(Exercise instructions):
Your copy should repeat the data that follows exactly and contain no image.

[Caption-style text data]

================================

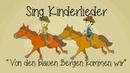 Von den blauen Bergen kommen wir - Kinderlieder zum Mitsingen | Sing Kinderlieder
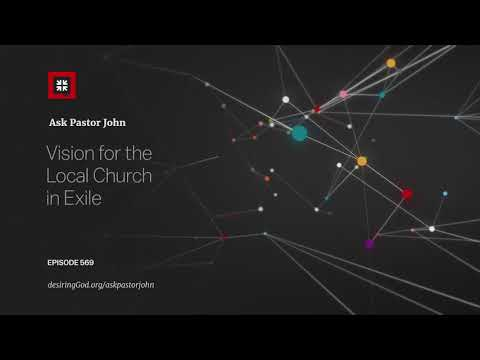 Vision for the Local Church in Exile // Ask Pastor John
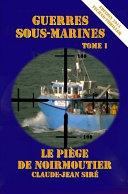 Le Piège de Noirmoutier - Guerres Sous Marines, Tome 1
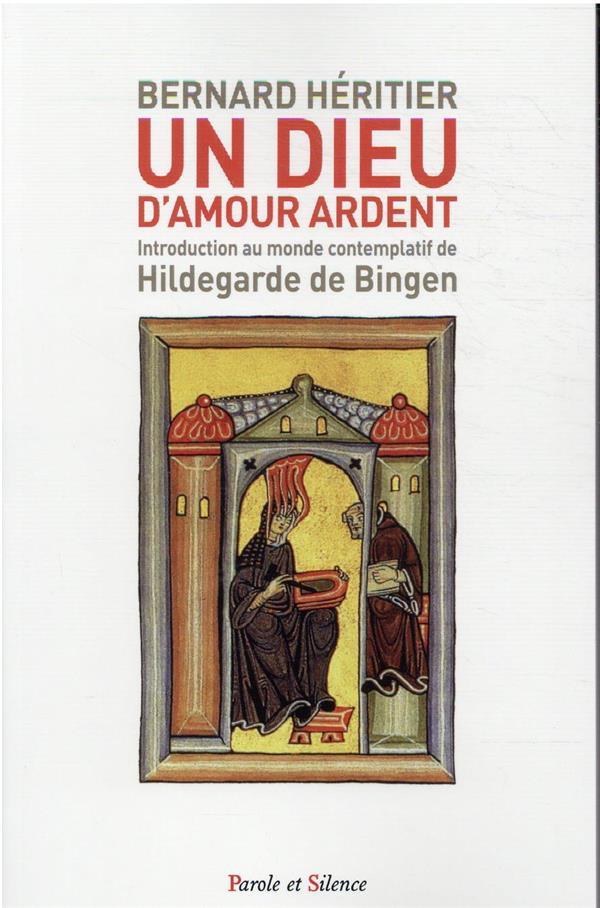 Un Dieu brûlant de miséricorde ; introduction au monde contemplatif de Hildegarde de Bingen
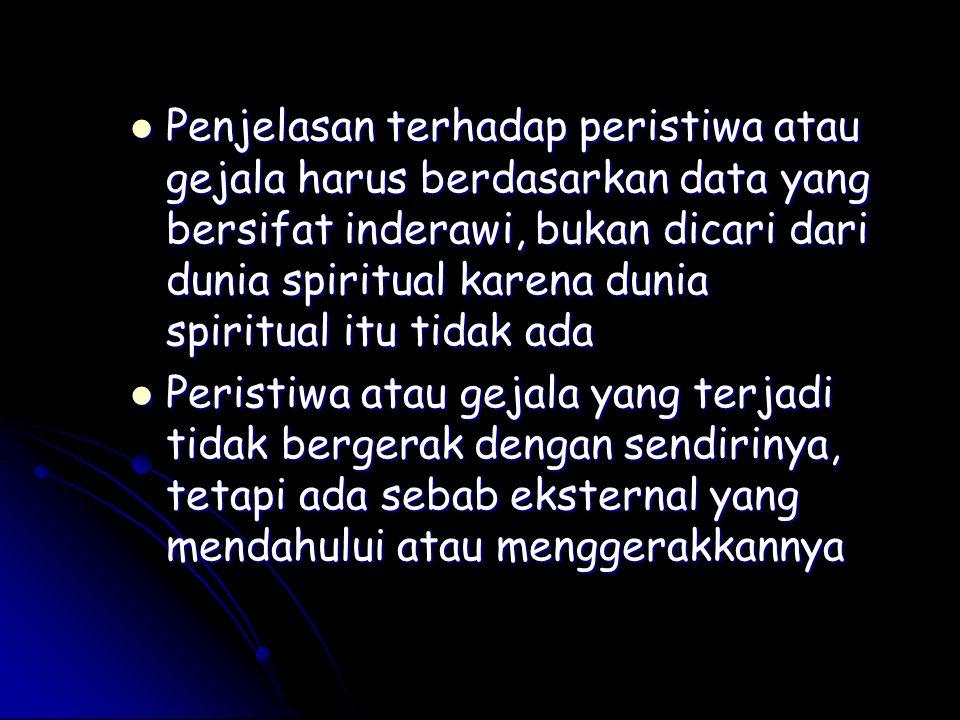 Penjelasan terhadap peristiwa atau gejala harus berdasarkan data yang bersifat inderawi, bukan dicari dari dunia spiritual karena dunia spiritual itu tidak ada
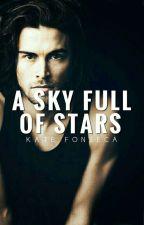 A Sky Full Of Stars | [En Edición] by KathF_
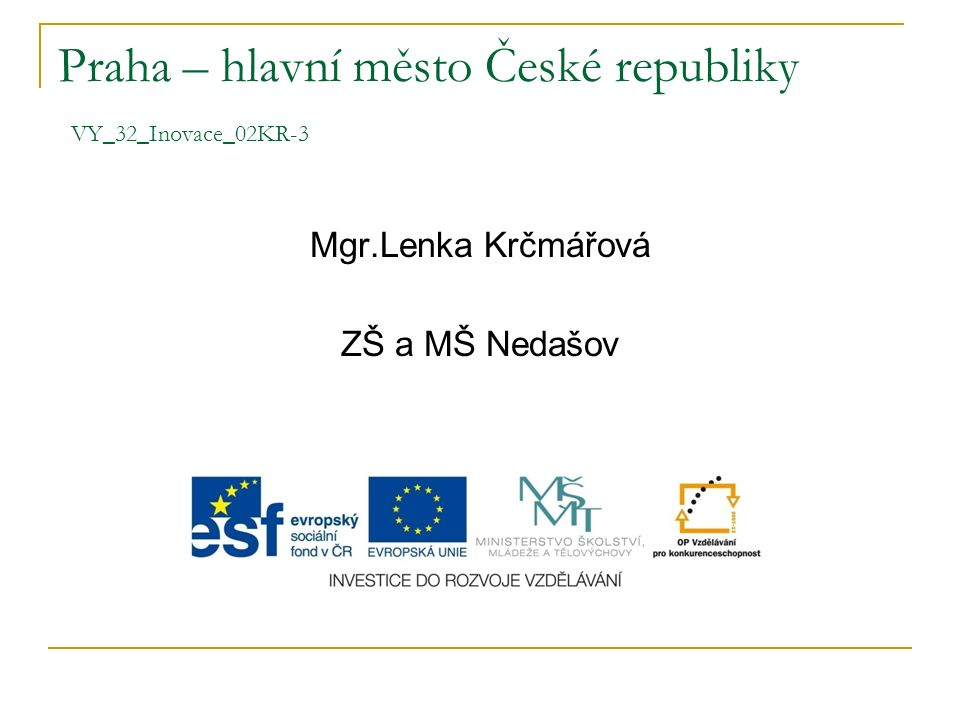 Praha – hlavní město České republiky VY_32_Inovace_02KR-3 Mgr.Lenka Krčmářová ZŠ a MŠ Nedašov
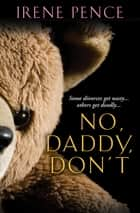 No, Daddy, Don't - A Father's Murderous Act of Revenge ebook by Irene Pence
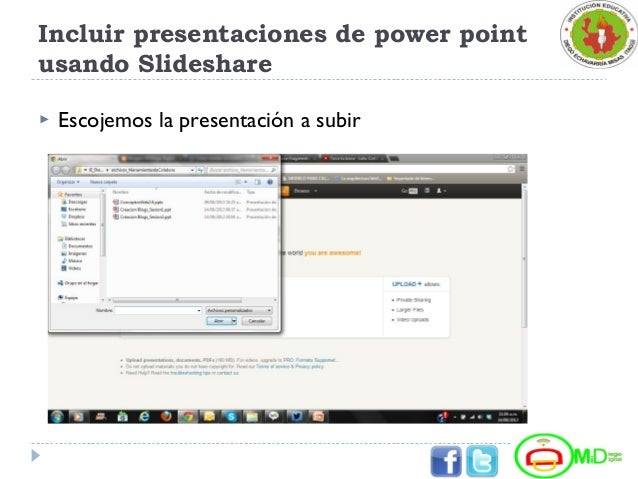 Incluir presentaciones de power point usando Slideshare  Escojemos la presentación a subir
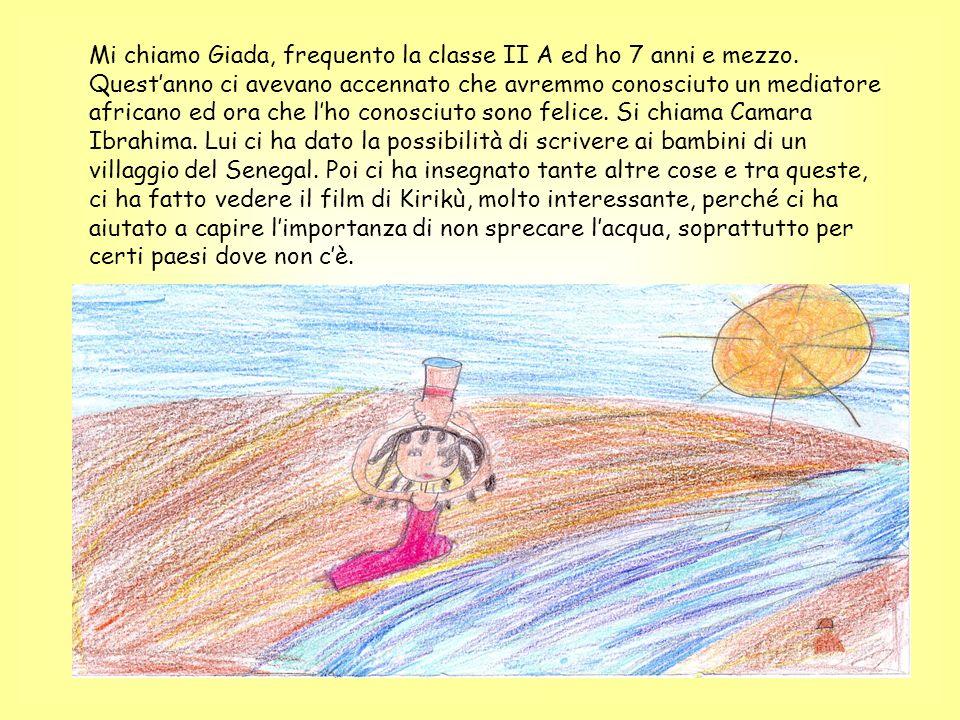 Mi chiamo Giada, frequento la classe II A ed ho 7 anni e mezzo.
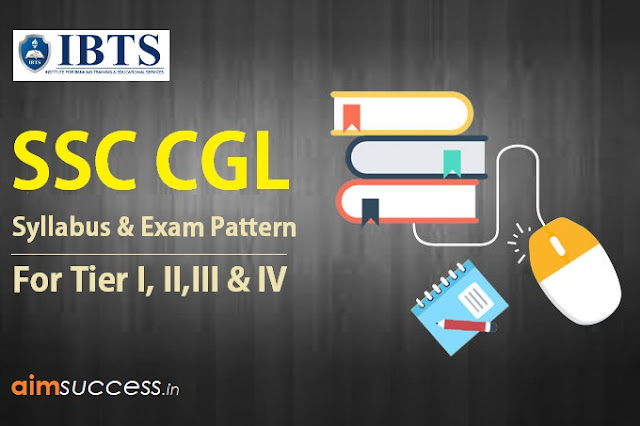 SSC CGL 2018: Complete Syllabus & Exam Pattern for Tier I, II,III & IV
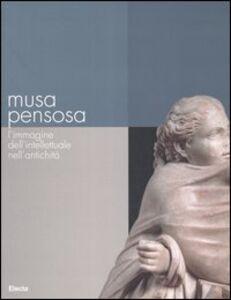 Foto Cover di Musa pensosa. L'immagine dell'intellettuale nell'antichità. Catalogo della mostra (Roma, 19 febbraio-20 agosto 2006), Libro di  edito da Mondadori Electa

================================

(Reply):
 Von den blauen Bergen kommen wir - Kinderlieder zum Mitsingen | Sing Kinderlieder
 Vision for the Local Church in Exile // Ask Pastor John
 Le Piège de Noirmoutier - Guerres Sous Marines, Tome 1
 Un Dieu brûlant de miséricorde ; introduction au monde contemplatif de Hildegarde de Bingen
 Penjelasan terhadap peristiwa atau gejala harus berdasarkan data yang bersifat inderawi, bukan dicari dari dunia spiritual karena dunia spiritual itu tidak ada
 A Sky Full Of Stars | [En Edición] by KathF_
 Praha – hlavní město České republiky VY_32_Inovace_02KR-3 Mgr.Lenka Krčmářová ZŠ a MŠ Nedašov
 No, Daddy, Don't - A Father's Murderous Act of Revenge ebook by Irene Pence
 Incluir presentaciones de power point usando Slideshare  Escojemos la presentación a subir
 Mi chiamo Giada, frequento la classe II A ed ho 7 anni e mezzo.
 SSC CGL 2018: Complete Syllabus & Exam Pattern for Tier I, II,III & IV
 Foto Cover di Musa pensosa. L'immagine dell'intellettuale nell'antichità. Catalogo della mostra (Roma, 19 febbraio-20 agosto 2006), Libro di  edito da Mondadori Electa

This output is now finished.